Dataset
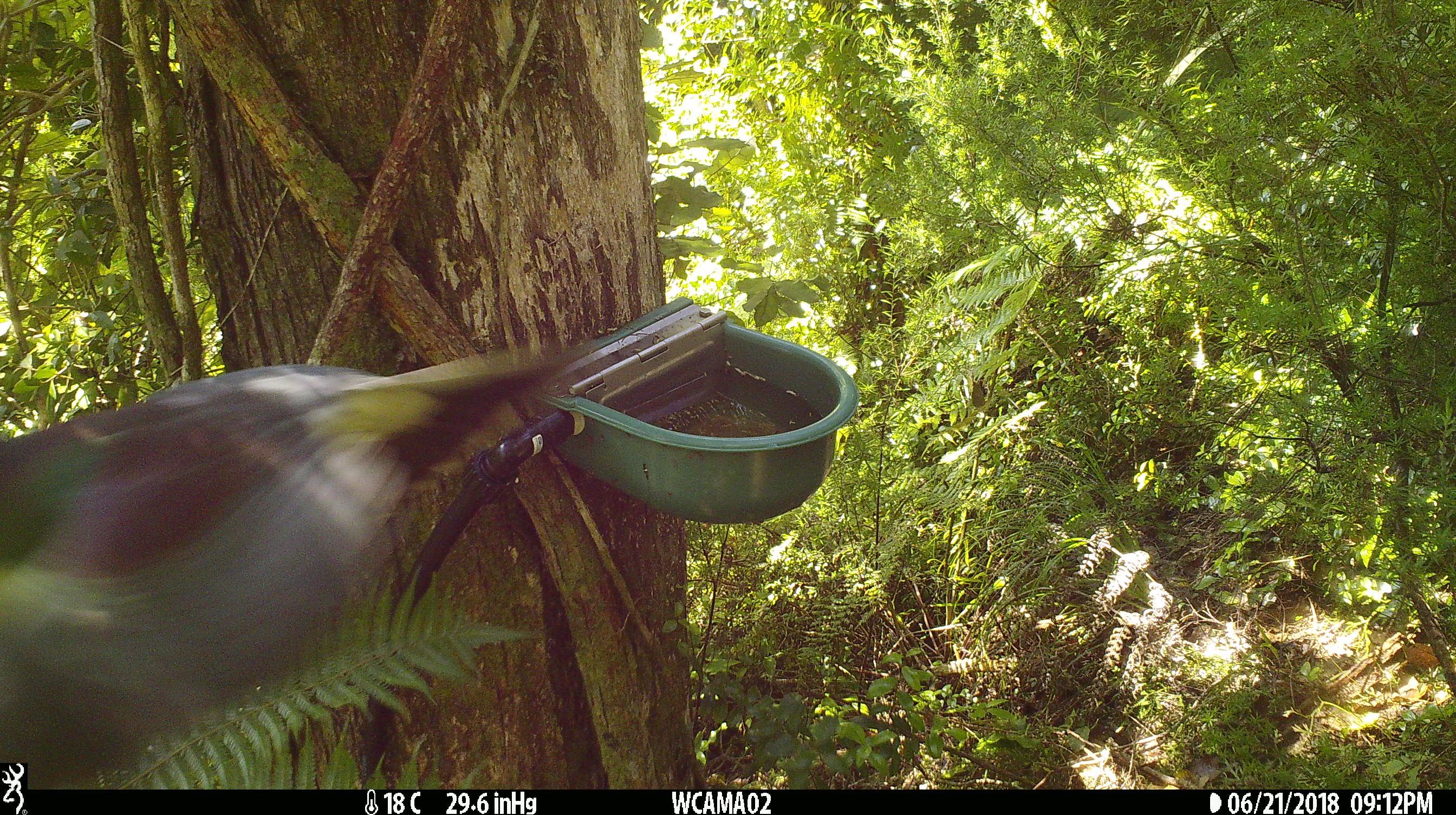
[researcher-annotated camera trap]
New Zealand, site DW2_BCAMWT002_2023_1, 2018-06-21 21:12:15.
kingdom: Animalia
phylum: Chordata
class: Aves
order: Columbiformes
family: Columbidae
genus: Hemiphaga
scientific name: Hemiphaga novaeseelandiae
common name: new zealand pigeon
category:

Exercise directions
Nothing should appear in the answer except the lines from the one containing "kingdom: Animalia" to the end of the data above, reproduced exactly.

Output of the task
kingdom: Animalia
phylum: Chordata
class: Aves
order: Columbiformes
family: Columbidae
genus: Hemiphaga
scientific name: Hemiphaga novaeseelandiae
common name: new zealand pigeon
category:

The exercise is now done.